In 1991, people calling themselves “Jerry’s Orphans” organized picket lines in Chicago outside media outlets that showed the telethons. They exposed them as media spectacles, which presented the bourgeois view of charity, instead of solidarity. The class view of charity means those with more financial means toss a few pennies or crumbs to people far below them, ones whom they deem as “worthy.” If they don’t see them as “worthy,” they don’t toss any crumbs at them.

These telethons were targeted because they presented people with disabilities as needing pity and charity — rather than accessible public transportation, housing, employment opportunities, and other economic and civil rights.

Fighting the right wing to pass the ADA

The Americans with Disabilities Act (ADA) was enacted by Congress and signed into law in 1990. It is a civil rights law that prohibits, under certain circumstances, discrimination based on disability. The ADA defines disability as “a physical or mental impairment that substantially limits one or more major life activities.” (ada.gov, section 12102)

The act gives similar protections against discrimination against people with disabilities as did the Civil Rights Act of 1964, which made discrimination based on race, religion, sex and national origin illegal.

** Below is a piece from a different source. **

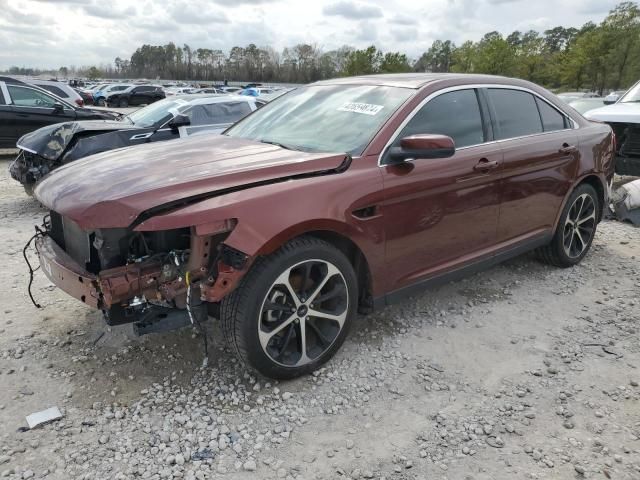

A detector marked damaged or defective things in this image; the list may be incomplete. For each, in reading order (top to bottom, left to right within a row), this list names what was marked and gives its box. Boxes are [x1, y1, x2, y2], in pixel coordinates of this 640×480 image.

crushed bumper area [34, 235, 99, 308]
damaged front end [32, 212, 248, 336]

The right wing attacked this law even before it was passed. Outright bigots, such as North Carolina Sen. Jesse Helms, tried to stop the momentum for passage of the ADA. They whipped up a frenzy and fear around people with AIDS, who are protected by the ADA — some might be working in food service. So Helms and others tried to add to the ADA draconian restrictions on food service workers that were unscientific about sanitation or what illnesses could be contracted from food handlers. But activists organized to fight back — and stopped this.

The ADA represented significant gains. But it is important to remember that, like any other piece of legislation, it reflects the strength of the class struggle at that time. The right wing was able to whittle away at some of the ADA’s important provisions, and gutted much of Title 1 of the law, which prohibited discrimination in employment.

The ADA was won by fierce and protracted struggle by people with disabilities and their supporters. As with the Civil Rights Act of 1964, the struggle now is to protect its gains, get it fully implemented and expand its scope.